Исходный отрывок:

--

Каждый день во вторую смену я обходил все цеха, интересовался ходом выполнения заказа и всякий раз в одном из них встречал министра. Уезжал он с завода лишь в полночь, чтобы утром, проведя оперативное совещание, начать новый обход. Здесь мы и познакомились поближе с Николаем Степановичем Казаковым. По мере того, как заказ продвигался к своему выполнению, он становился разговорчивее, хотя и видел, как дорого обойдется этот штурм заводу. Начальник производства уже к концу второй декады сообщил мне, что заказ вытянем, но общий план будет провален по всем статьям, и завод попадет в тяжелое финансово-экономическое положение.

--

Предоставленные данные:
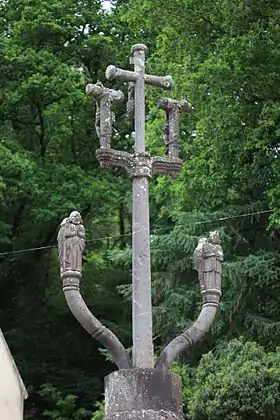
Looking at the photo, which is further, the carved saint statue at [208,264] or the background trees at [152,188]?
the background trees at [152,188]

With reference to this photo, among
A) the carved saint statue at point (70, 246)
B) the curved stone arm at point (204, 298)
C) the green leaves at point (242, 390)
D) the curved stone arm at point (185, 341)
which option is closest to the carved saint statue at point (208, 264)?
the curved stone arm at point (204, 298)

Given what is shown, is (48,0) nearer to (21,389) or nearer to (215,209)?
(215,209)

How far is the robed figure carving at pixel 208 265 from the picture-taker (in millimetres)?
7570

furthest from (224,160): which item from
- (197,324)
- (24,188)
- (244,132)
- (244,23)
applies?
(197,324)

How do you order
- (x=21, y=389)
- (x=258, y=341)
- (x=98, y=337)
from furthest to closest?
(x=258, y=341) < (x=21, y=389) < (x=98, y=337)

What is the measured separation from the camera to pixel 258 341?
18438 mm

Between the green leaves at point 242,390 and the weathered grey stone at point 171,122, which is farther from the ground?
the weathered grey stone at point 171,122

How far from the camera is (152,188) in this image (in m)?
23.2

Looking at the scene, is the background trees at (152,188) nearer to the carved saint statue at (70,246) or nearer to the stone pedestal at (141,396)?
the stone pedestal at (141,396)

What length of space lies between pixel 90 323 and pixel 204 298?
3.21 ft

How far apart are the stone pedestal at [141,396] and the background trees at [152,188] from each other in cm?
779

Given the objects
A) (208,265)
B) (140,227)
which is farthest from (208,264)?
(140,227)

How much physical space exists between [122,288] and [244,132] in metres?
4.63

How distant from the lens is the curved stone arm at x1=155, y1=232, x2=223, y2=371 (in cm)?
730
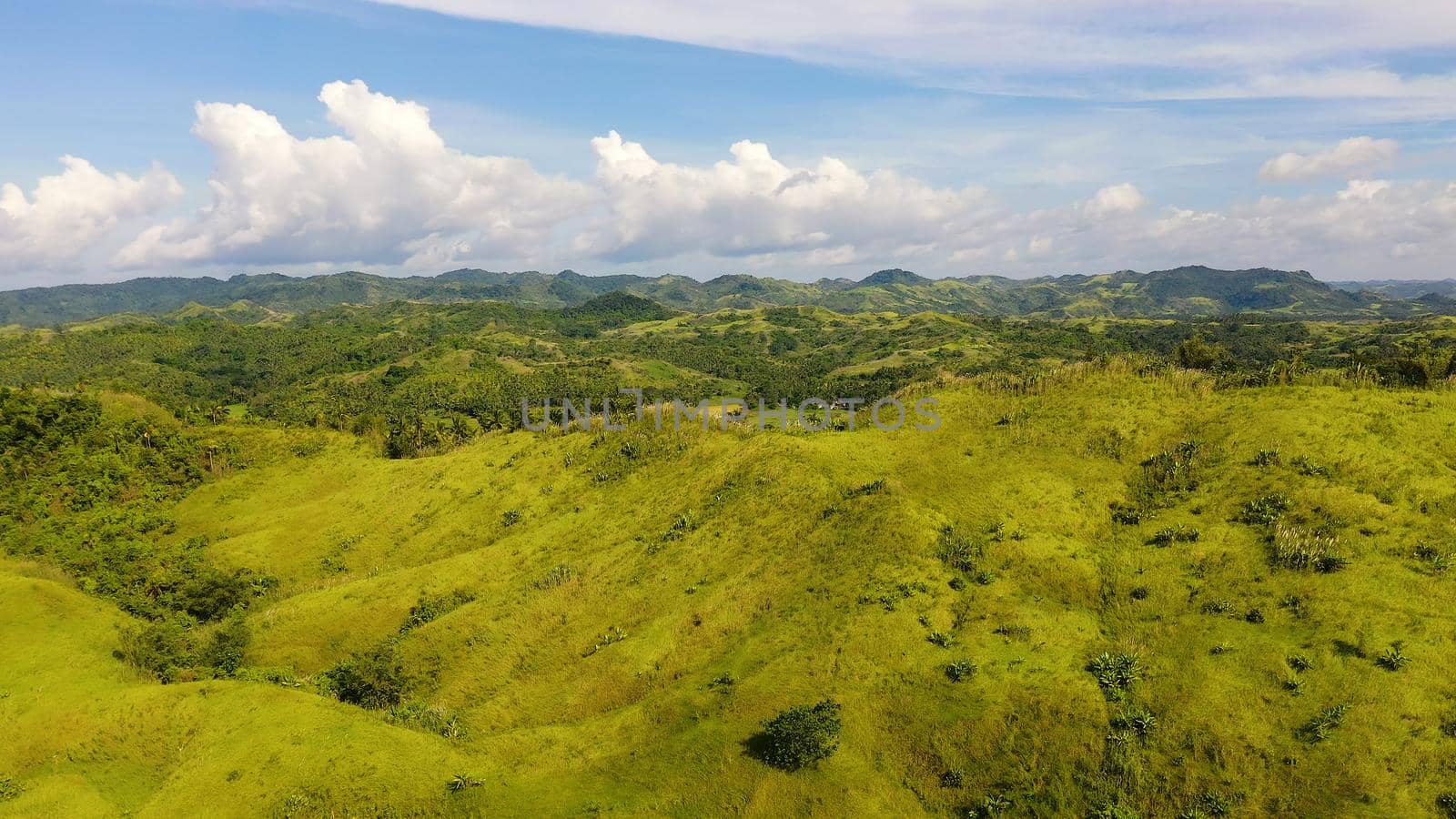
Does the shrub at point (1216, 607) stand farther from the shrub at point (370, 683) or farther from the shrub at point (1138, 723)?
the shrub at point (370, 683)

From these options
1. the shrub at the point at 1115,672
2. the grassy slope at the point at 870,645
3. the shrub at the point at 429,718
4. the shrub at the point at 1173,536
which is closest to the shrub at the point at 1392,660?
the grassy slope at the point at 870,645

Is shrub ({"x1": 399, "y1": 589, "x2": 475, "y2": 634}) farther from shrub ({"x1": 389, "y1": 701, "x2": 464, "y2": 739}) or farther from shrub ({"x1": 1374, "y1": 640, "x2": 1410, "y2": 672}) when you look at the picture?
shrub ({"x1": 1374, "y1": 640, "x2": 1410, "y2": 672})

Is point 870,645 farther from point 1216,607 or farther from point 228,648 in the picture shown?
point 228,648

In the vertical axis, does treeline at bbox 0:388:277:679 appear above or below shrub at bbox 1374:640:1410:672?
below

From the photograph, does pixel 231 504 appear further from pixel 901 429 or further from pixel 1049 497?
pixel 1049 497

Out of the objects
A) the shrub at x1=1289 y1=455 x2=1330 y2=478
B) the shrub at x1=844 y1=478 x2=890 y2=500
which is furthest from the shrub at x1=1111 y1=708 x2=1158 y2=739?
the shrub at x1=1289 y1=455 x2=1330 y2=478

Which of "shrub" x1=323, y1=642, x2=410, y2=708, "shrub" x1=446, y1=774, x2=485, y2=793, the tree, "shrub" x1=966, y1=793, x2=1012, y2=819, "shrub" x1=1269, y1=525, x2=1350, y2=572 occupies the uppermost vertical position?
the tree

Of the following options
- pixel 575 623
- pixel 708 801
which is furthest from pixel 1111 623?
pixel 575 623
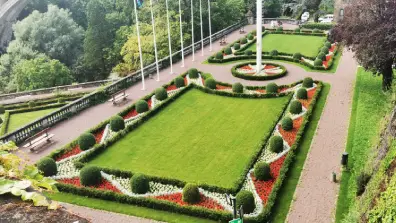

--

Список заданий:
- A) Определите, согласуется ли каждое утверждение с отрывком о заводском заказе. Для каждого ответьте «да» или «нет» и приведите решающие слова отрывка в точной цитате: (i) Министр покидал завод только в полночь. (ii) Начальник производства предупредил, что заказ выполнить не удастся. (iii) По мере продвижения заказа министр становился разговорчивее.
- B) Продолжите отрывок о заводском заказе, начав сразу после его последнего предложения.
Данные для работы не понадобятся.

Ответы:
- A)
(i) Да: «Уезжал он с завода лишь в полночь».
(ii) Нет: «заказ вытянем, но общий план будет провален по всем статьям».
(iii) Да: «По мере того, как заказ продвигался к своему выполнению, он становился разговорчивее».

- B)
На ночных встречах с министром, на участках сборки, когда мы обменивались мнениями о ходе работ, меня так и подмывало спросить: чем вызван такой штурм с ломкой всего ритма в работе завода, с тяжелыми потерями в производстве и экономике, как и необычный выезд его из Москвы, сначала автомобилем, потом поездом? Но я так и не отважился на такой разговор. Разгадка этого неординарного события придет ко мне лишь через пять лет, когда я буду работать уже секретарем обкома партии по промышленности. Так что забежим немного вперед.

1956 ....Так о чем же поведал мне тогда министр Казаков? В тот день, когда он в считанные часы покинул Москву, выехав к нам на завод, поздно вечером его вызвал в Кремль Берия. С докладом о ходе выполнения известного заказа "Беркут". - Я знал, -вспоминал уже без оглядки Николай Степанович, - что мой заместитель, принявший этот заказ в аппарате Берии, назвал исполнителем Ново-Краматорский. Допустил конечно оплошность. Задание не отвечало профилю завода да и вообще профилю министерства.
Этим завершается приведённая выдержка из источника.